PROMPT A: Decide whether each statement agrees with the legal excerpt. Answer yes or no, and quote the words that settle it: (i) the License Agreement is governed by the laws of the U.S. Virgin Islands and the United States of America; (ii) the Marina is located on St. Croix; (iii) the federal courts of appeals agree on whether state or federal maritime law governs an award of attorney's fees under a marine insurance contract.
PROMPT B: Reproduce the legal excerpt word for word, starting at "Subbase is a" and continuing up to and including "2021) (discussing cases).".

PROVIDED PASSAGE:
# # # #

Paragraph 17 of the License Agreement provides as follows:

This Agreement shall be governed by, construed and enforced in accordance with the Laws of the Territory of the U.S. Virgin Islands and the United States of America.
[ECF 1-1] ¶ 17.

Subbase is a U.S. Virgin Islands corporation with its principal place of business in the Virgin Islands, and the Marina is located on St. Thomas, in the Virgin Islands.

"[N]o specific federal maritime rule covering breach of contract for docking services has been identified," Brooklyn Navy Yard Dev. Corp. v. Harbor Diesel Fuel Servs., Inc., 2014 WL 4364628, at *3 (E.D.N.Y. Aug. 1, 2014), and the Court cannot find any maritime rule that addresses attorney's fees in the context of such a contract. Further, although not at issue in this case, the Court notes that the federal courts of appeals do not agree as to whether state or federal maritime law governs an award of attorney's fees in the context of a marine insurance contract. See Geico Marine Ins. Co. v. Carnes, 2021 WL 75134, at *3 (D. Md. Jan. 8, 2021) (discussing cases).

# # # #

RAW DATA:
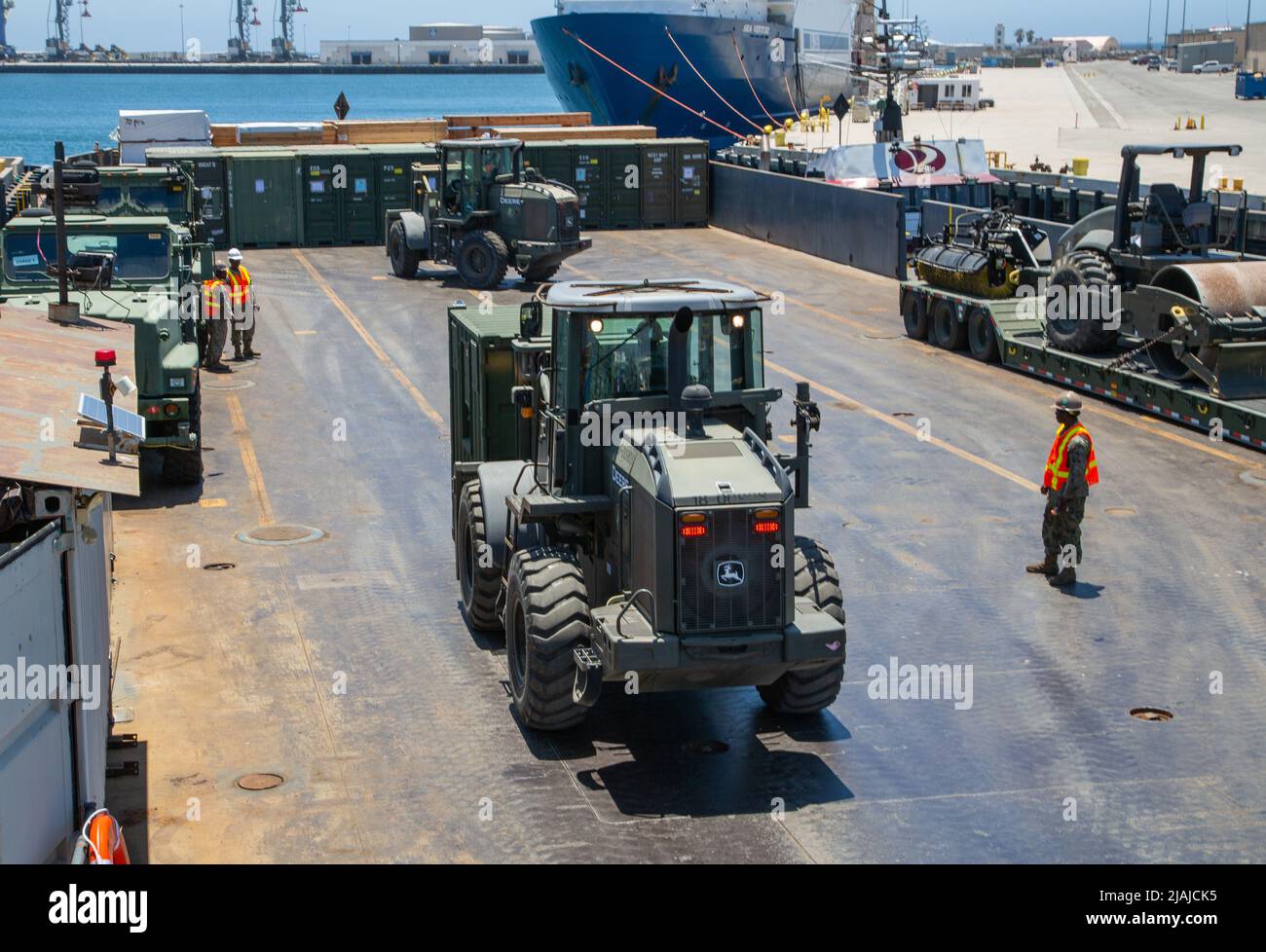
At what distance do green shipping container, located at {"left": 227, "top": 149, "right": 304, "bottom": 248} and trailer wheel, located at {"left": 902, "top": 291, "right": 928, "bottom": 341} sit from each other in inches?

# # # #

TASK ANSWER A:
(i) Yes: "This Agreement shall be governed by, construed and enforced in accordance with the Laws of the Territory of the U.S. Virgin Islands and the United States of America."
(ii) No: "the Marina is located on St. Thomas, in the Virgin Islands."
(iii) No: "the federal courts of appeals do not agree as to whether state or federal maritime law governs an award of attorney's fees in the context of a marine insurance contract."

TASK ANSWER B:
Subbase is a U.S. Virgin Islands corporation with its principal place of business in the Virgin Islands, and the Marina is located on St. Thomas, in the Virgin Islands.

"[N]o specific federal maritime rule covering breach of contract for docking services has been identified," Brooklyn Navy Yard Dev. Corp. v. Harbor Diesel Fuel Servs., Inc., 2014 WL 4364628, at *3 (E.D.N.Y. Aug. 1, 2014), and the Court cannot find any maritime rule that addresses attorney's fees in the context of such a contract. Further, although not at issue in this case, the Court notes that the federal courts of appeals do not agree as to whether state or federal maritime law governs an award of attorney's fees in the context of a marine insurance contract. See Geico Marine Ins. Co. v. Carnes, 2021 WL 75134, at *3 (D. Md. Jan. 8, 2021) (discussing cases).